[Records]
##########
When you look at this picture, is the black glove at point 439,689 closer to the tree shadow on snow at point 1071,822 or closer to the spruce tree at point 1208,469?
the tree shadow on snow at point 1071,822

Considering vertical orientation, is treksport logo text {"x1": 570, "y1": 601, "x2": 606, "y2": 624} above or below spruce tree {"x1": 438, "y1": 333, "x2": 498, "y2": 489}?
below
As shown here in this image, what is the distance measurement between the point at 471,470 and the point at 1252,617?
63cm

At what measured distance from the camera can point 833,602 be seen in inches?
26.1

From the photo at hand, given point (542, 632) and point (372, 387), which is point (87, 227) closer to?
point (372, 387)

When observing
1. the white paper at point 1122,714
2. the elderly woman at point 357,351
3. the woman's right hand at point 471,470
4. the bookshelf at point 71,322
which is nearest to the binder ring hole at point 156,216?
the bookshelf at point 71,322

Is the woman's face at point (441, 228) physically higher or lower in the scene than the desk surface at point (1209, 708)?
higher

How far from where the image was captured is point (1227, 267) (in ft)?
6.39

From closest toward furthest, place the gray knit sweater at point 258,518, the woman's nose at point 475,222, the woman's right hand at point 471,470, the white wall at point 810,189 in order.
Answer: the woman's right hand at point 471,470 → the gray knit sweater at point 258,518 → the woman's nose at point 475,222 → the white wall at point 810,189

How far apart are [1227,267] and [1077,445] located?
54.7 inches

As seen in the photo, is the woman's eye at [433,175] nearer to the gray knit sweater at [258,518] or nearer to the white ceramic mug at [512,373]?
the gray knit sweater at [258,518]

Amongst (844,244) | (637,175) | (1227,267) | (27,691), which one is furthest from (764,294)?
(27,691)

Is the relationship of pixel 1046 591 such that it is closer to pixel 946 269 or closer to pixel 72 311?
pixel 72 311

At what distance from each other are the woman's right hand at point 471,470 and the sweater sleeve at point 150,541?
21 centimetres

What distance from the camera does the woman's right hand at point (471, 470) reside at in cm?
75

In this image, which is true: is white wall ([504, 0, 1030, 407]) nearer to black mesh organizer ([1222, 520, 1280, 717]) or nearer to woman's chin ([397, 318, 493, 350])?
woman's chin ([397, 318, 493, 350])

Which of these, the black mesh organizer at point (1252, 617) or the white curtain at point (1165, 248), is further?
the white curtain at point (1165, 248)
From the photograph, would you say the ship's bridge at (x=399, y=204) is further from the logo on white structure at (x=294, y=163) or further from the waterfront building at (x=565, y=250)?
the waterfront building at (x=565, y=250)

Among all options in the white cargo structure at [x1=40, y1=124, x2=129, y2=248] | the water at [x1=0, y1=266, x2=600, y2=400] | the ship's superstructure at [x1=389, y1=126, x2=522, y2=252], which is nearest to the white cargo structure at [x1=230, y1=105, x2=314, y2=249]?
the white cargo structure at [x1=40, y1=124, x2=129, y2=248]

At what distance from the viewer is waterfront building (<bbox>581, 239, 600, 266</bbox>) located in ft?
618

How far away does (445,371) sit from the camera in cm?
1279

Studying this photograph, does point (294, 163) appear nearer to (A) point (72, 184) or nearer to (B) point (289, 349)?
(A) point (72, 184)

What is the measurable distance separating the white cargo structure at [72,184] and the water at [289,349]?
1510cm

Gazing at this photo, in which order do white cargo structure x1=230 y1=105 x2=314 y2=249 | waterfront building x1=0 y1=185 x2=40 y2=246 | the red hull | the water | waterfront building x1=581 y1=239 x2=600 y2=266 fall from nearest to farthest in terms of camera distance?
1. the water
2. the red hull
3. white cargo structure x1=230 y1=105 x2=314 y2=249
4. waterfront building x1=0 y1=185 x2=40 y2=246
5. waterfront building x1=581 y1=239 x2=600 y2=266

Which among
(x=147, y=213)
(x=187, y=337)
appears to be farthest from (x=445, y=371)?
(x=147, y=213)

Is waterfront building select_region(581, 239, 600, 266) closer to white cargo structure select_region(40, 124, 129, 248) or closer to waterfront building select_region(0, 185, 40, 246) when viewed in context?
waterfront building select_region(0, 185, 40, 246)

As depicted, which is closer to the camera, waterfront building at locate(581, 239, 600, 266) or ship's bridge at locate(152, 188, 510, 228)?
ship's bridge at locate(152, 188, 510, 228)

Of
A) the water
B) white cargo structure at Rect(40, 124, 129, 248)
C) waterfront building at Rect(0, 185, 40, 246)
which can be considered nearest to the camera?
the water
##########
→ **Written request**: Please write out the records again, swapping "spruce tree" for "pine tree" and leaving everything else unchanged.

→ **Response**:
When you look at this picture, is the black glove at point 439,689 closer to the tree shadow on snow at point 1071,822 or closer to the pine tree at point 1208,469?
the tree shadow on snow at point 1071,822

Considering vertical orientation, is treksport logo text {"x1": 570, "y1": 601, "x2": 606, "y2": 624} above or below pine tree {"x1": 438, "y1": 333, "x2": 498, "y2": 489}?
below
As shown here in this image, what is the distance measurement between the point at 471,470 and the point at 1252,617?
63cm

At what measured distance from the camera can point 833,602 be seen in inches?
26.1

From the photo at hand, given point (542, 632) and point (372, 387), which is point (87, 227) closer to?
point (372, 387)

When observing
1. the white paper at point 1122,714
2. the elderly woman at point 357,351
3. the woman's right hand at point 471,470
4. the bookshelf at point 71,322
which is nearest to the binder ring hole at point 156,216?
the bookshelf at point 71,322

Is the woman's face at point (441, 228) physically higher or lower in the scene than the desk surface at point (1209, 708)?
higher

How far from where the image was captured is point (1227, 267) (in ft)?
6.39

From closest toward furthest, place the gray knit sweater at point 258,518, the woman's nose at point 475,222, the woman's right hand at point 471,470, the white wall at point 810,189 in order.
Answer: the woman's right hand at point 471,470 → the gray knit sweater at point 258,518 → the woman's nose at point 475,222 → the white wall at point 810,189

How far apart are [1227,267] and [1077,445] located?
54.7 inches

As seen in the photo, is the woman's eye at [433,175] nearer to the gray knit sweater at [258,518] or nearer to the white ceramic mug at [512,373]?
the gray knit sweater at [258,518]

Amongst (844,244) | (637,175) | (1227,267) | (27,691), which one is furthest from (764,294)?
(27,691)

Is the relationship of pixel 1046 591 such that it is closer to pixel 946 269 or closer to pixel 72 311?
pixel 72 311

At what distance from each other are the woman's right hand at point 471,470 and the sweater sleeve at point 150,541?
21 centimetres

What distance from the camera does the woman's right hand at point (471, 470) reside at in cm?
75

In this image, which is true: is white wall ([504, 0, 1030, 407]) nearer to black mesh organizer ([1222, 520, 1280, 717]) or nearer to woman's chin ([397, 318, 493, 350])?
woman's chin ([397, 318, 493, 350])

Which of these, the black mesh organizer at point (1252, 617) or the white curtain at point (1165, 248), is further?
the white curtain at point (1165, 248)
From the photograph, would you say the ship's bridge at (x=399, y=204) is further from the logo on white structure at (x=294, y=163) or further from the waterfront building at (x=565, y=250)?
the waterfront building at (x=565, y=250)

Among all options in the white cargo structure at [x1=40, y1=124, x2=129, y2=248] | the water at [x1=0, y1=266, x2=600, y2=400] | the ship's superstructure at [x1=389, y1=126, x2=522, y2=252], which is nearest to the white cargo structure at [x1=230, y1=105, x2=314, y2=249]?
the white cargo structure at [x1=40, y1=124, x2=129, y2=248]

At what distance from the viewer is waterfront building (<bbox>581, 239, 600, 266</bbox>) located in ft?
618

How far away does (445,371) sit from the camera in cm?
1279

Studying this photograph, does point (294, 163) appear nearer to (A) point (72, 184) or nearer to (B) point (289, 349)?
(A) point (72, 184)

What is the measurable distance separating the white cargo structure at [72,184] and the water at [289,349]?
1510cm

Gazing at this photo, in which order do white cargo structure x1=230 y1=105 x2=314 y2=249 | waterfront building x1=0 y1=185 x2=40 y2=246 | the red hull | the water | waterfront building x1=581 y1=239 x2=600 y2=266 fall from nearest to farthest in terms of camera distance?
1. the water
2. the red hull
3. white cargo structure x1=230 y1=105 x2=314 y2=249
4. waterfront building x1=0 y1=185 x2=40 y2=246
5. waterfront building x1=581 y1=239 x2=600 y2=266

Which among
(x=147, y=213)
(x=187, y=337)
appears to be farthest from (x=445, y=371)?
(x=147, y=213)

Is waterfront building select_region(581, 239, 600, 266) closer to white cargo structure select_region(40, 124, 129, 248) or closer to waterfront building select_region(0, 185, 40, 246) when viewed in context?
waterfront building select_region(0, 185, 40, 246)

As depicted, which is closer to the camera, waterfront building at locate(581, 239, 600, 266) or ship's bridge at locate(152, 188, 510, 228)?
ship's bridge at locate(152, 188, 510, 228)

Of
A) the water
B) white cargo structure at Rect(40, 124, 129, 248)
C) waterfront building at Rect(0, 185, 40, 246)
which can be considered nearest to the camera?
the water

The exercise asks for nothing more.